Exercise goal: Nothing in the data may be changed; retype all of it.

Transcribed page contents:
· · · · ·

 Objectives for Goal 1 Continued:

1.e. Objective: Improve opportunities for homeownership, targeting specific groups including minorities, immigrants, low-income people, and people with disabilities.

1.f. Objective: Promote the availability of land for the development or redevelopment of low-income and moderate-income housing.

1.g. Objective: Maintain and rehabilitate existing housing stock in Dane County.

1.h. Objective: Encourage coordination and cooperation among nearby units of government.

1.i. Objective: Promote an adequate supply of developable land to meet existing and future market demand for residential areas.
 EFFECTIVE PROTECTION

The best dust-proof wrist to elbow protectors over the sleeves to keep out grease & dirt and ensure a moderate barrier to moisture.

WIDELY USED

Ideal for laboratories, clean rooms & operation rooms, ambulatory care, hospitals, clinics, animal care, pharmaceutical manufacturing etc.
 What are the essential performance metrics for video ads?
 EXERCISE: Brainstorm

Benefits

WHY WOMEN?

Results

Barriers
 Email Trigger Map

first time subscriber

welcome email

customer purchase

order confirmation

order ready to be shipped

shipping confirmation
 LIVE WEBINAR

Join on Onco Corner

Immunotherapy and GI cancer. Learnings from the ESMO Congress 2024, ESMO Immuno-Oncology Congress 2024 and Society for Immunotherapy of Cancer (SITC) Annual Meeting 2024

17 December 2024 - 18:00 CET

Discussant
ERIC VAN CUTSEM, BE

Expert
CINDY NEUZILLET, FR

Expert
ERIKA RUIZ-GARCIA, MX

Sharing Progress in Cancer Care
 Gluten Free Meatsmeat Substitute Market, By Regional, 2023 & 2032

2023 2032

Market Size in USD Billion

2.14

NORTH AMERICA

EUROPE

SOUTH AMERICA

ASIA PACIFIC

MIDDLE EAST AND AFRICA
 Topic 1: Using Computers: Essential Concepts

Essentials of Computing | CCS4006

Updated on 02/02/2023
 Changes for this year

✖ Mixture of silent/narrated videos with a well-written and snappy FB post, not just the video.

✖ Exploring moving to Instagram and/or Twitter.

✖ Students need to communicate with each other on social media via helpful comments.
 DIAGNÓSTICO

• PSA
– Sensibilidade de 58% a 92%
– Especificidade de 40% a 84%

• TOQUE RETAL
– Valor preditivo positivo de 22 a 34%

· · · · ·

Reply:
 Objectives for Goal 1 Continued:

1.e. Objective: Improve opportunities for homeownership, targeting specific groups including minorities, immigrants, low-income people, and people with disabilities.

1.f. Objective: Promote the availability of land for the development or redevelopment of low-income and moderate-income housing.

1.g. Objective: Maintain and rehabilitate existing housing stock in Dane County.

1.h. Objective: Encourage coordination and cooperation among nearby units of government.

1.i. Objective: Promote an adequate supply of developable land to meet existing and future market demand for residential areas.
 EFFECTIVE PROTECTION

The best dust-proof wrist to elbow protectors over the sleeves to keep out grease & dirt and ensure a moderate barrier to moisture.

WIDELY USED

Ideal for laboratories, clean rooms & operation rooms, ambulatory care, hospitals, clinics, animal care, pharmaceutical manufacturing etc.
 What are the essential performance metrics for video ads?
 EXERCISE: Brainstorm

Benefits

WHY WOMEN?

Results

Barriers
 Email Trigger Map

first time subscriber

welcome email

customer purchase

order confirmation

order ready to be shipped

shipping confirmation
 LIVE WEBINAR

Join on Onco Corner

Immunotherapy and GI cancer. Learnings from the ESMO Congress 2024, ESMO Immuno-Oncology Congress 2024 and Society for Immunotherapy of Cancer (SITC) Annual Meeting 2024

17 December 2024 - 18:00 CET

Discussant
ERIC VAN CUTSEM, BE

Expert
CINDY NEUZILLET, FR

Expert
ERIKA RUIZ-GARCIA, MX

Sharing Progress in Cancer Care
 Gluten Free Meatsmeat Substitute Market, By Regional, 2023 & 2032

2023 2032

Market Size in USD Billion

2.14

NORTH AMERICA

EUROPE

SOUTH AMERICA

ASIA PACIFIC

MIDDLE EAST AND AFRICA
 Topic 1: Using Computers: Essential Concepts

Essentials of Computing | CCS4006

Updated on 02/02/2023
 Changes for this year

✖ Mixture of silent/narrated videos with a well-written and snappy FB post, not just the video.

✖ Exploring moving to Instagram and/or Twitter.

✖ Students need to communicate with each other on social media via helpful comments.
 DIAGNÓSTICO

• PSA
– Sensibilidade de 58% a 92%
– Especificidade de 40% a 84%

• TOQUE RETAL
– Valor preditivo positivo de 22 a 34%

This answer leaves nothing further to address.